This is almost as minutiaesque as typos at CNN, but it's one of my pet peeves. I'm sure we've all suffered through the tendency of news outlets to use excruciatingly bad humor to frame stories. As a regular reader of the San Francisco Chronicle web site, I know this pain all too well; it's practically guaranteed that'll you'll find at least one atrocious pun or crippled, groan-inducing joke on their site every day, whether in the headlines, the stories, or both. Today's bumper crop includes "Big Drag, Arnold was Joking" (about the Governator's recent claim that marijuana isn't a drug--at least when he's smoking it), "Foreign Concepts in Investing" (about international investing), and "Hoping to Spook Revelers" (about efforts to keep people from coming to the now-canceled Castro Halloween celebration). Longer on quantity than quality, I'll grant you, but they illustrate the point.
Today I happened across an example from Forbes that was so bad that my brain actually tried to retract my eyeballs back through my skull as I read it. It was a story titled "Goodyear Races Ahead", which opened thusly:
Consumers are speeding toward Goodyear.
On Tuesday, Goodyear Tire & Rubber reported hot-rodded third-quarter earnings, despite a 6% decrease in American tire sales.
Have they no shame? Have they no decency? But the suffering didn't even end there. The story linked to yet another masterpiece of subtle wit from Forbes, "Goodyear Bounces Higher":
Maybe it won't be a great year, but 2007 is starting out as a good year for Goodyear Tire and Rubber, which is recovering more quickly than it thought it woudl [sic] from last year's labor strife.

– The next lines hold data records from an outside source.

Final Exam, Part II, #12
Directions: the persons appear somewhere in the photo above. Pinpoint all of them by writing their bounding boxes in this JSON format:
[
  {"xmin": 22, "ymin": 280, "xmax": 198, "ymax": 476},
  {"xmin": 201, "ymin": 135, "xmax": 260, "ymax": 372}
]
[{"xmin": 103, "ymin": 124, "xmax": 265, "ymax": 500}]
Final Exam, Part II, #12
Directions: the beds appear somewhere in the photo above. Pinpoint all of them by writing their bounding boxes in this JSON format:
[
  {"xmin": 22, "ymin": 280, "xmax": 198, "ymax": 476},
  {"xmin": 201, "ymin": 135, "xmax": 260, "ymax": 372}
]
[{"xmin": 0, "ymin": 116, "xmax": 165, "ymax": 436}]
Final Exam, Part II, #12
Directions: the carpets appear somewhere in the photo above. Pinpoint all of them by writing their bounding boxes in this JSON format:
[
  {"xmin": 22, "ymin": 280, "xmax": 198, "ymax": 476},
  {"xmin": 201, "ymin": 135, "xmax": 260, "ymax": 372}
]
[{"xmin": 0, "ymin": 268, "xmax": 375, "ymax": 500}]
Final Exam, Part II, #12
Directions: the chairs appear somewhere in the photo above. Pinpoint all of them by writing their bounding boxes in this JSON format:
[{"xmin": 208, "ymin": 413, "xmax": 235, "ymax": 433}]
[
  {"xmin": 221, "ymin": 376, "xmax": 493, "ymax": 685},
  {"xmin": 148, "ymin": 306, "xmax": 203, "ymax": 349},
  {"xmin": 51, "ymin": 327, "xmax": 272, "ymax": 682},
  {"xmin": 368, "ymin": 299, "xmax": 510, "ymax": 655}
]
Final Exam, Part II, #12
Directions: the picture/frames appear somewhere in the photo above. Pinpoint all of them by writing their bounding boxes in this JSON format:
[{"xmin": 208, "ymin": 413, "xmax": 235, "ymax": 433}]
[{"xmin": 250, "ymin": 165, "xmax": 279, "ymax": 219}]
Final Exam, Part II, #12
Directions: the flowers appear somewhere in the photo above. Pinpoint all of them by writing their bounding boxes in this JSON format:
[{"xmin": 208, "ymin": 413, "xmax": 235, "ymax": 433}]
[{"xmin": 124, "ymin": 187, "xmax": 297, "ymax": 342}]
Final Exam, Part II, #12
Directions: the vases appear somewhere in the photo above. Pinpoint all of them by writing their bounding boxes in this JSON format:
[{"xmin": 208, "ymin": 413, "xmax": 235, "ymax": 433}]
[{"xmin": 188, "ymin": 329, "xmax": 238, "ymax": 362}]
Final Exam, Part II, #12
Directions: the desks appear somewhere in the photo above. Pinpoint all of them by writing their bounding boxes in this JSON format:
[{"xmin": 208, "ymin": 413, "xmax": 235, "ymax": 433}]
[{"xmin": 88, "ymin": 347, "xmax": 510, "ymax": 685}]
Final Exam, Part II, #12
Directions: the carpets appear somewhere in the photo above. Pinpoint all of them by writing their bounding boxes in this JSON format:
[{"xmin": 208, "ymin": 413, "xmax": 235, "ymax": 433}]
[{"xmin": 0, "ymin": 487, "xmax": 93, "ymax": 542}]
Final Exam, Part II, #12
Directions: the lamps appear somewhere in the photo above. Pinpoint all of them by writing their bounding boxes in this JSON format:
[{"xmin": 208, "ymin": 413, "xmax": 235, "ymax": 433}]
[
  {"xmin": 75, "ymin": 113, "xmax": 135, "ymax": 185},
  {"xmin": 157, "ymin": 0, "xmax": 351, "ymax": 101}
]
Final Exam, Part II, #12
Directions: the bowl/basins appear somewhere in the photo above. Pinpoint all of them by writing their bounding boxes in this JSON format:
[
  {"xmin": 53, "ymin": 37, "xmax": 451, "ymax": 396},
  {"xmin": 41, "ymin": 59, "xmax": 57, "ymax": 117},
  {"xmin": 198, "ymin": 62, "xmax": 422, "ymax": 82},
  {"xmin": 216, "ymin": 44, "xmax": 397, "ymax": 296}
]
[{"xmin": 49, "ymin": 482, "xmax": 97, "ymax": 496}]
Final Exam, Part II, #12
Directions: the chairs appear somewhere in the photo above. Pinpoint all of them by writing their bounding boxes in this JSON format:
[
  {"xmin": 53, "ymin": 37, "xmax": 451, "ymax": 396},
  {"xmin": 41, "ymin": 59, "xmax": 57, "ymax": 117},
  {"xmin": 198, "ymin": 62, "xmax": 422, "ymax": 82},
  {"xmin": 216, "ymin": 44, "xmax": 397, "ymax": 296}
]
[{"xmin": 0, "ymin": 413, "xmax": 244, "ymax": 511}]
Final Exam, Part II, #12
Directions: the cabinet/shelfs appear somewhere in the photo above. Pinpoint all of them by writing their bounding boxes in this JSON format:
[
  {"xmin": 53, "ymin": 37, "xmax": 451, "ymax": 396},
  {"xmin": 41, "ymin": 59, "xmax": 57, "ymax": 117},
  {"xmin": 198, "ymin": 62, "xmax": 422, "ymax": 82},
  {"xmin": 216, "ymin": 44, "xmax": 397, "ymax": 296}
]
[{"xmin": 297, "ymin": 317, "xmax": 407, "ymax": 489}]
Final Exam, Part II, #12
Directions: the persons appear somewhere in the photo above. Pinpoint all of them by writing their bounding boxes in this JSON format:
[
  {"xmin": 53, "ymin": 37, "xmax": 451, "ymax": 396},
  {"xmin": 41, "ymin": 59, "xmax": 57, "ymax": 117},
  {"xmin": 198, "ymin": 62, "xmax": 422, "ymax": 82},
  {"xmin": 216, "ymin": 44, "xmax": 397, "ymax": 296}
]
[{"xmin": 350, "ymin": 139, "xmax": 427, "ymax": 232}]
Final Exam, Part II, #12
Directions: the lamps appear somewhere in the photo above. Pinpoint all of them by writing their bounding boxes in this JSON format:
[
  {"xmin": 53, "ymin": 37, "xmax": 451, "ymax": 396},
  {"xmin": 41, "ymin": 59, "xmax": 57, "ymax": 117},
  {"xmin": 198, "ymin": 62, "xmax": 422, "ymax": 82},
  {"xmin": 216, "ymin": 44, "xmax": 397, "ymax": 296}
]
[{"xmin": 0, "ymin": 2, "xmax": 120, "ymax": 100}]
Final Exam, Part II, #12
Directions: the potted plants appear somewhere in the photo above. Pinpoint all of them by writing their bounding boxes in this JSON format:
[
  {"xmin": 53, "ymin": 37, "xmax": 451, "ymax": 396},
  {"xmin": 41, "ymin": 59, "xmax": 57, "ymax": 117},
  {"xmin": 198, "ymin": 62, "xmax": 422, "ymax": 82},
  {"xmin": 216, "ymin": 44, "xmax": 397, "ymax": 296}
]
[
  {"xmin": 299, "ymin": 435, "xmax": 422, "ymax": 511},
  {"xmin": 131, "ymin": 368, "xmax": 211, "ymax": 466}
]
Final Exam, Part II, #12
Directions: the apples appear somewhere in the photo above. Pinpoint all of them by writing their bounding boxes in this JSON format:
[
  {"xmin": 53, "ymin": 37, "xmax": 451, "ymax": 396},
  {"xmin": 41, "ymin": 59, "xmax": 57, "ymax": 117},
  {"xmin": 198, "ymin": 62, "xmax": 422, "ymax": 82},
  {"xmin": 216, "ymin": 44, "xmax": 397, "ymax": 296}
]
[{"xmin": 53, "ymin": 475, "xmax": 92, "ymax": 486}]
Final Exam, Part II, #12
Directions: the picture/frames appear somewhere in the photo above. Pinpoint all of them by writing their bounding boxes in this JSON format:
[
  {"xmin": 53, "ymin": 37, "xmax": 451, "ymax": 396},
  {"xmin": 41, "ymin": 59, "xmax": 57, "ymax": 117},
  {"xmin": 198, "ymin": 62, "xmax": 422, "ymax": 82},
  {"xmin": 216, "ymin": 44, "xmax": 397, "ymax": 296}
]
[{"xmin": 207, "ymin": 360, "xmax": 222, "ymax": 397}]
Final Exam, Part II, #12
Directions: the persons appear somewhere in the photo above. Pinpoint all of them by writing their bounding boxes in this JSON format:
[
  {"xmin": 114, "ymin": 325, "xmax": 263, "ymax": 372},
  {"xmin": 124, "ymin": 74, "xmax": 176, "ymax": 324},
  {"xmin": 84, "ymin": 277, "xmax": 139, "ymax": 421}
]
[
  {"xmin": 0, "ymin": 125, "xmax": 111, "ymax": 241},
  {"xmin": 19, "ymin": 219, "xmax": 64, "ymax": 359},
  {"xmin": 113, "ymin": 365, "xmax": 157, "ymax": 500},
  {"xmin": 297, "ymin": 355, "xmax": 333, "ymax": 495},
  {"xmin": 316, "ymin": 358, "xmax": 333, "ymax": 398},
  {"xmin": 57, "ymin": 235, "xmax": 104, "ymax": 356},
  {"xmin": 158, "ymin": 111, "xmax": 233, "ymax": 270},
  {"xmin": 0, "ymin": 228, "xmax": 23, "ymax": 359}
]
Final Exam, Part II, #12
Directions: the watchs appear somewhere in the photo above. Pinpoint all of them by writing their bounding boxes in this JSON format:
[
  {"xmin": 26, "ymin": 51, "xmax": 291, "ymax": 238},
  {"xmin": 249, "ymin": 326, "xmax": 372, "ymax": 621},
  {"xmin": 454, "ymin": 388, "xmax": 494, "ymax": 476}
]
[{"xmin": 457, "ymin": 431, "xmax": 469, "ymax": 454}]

Are you noticing a pattern here? A pattern of evil so immense, so dark, so encompassing, that merely to name it is to risk your sanity? You aren't? Are you sure? Because I am.
I have a suggestion for Forbes: don't try to rip off The Naked Gun--it just makes you look bad.
FRANK: It's the same old story. Boy finds girl, boy loses girl, girl finds boy, boy forgets girl, boy remembers girl, girl dies in a tragic blimp accident over the Orange Bowl on New Year's Day.
JANE: Goodyear?
FRANK: No, the worst.
To redeem this post somewhat, here's an excerpt from that investment article that explains (in part) how Goodyear can have improved earnings despite a reduction in American tire sales:
U.S. multinationals are benefiting not just from faster growth overseas, but also from the falling dollar, which can make American-made goods more competitive in foreign markets and produce currency gains when companies repatriate their foreign profits.
Take McDonald's, which gets almost two-thirds of its revenue from overseas. For the quarter that ended Sept. 30, it reported that sales at restaurants open at least 13 months grew 5.1 percent in the United States, 6.5 percent in Europe and 11.4 percent in Asia/Pacific, the Middle East and Africa. Currency gains added $41.4 million or 3 cents per share to the fast-food chain's bottom line.
So although we actual human beings may not like watching our money shrivel away against other currencies, it's not a problem for multinational corporations.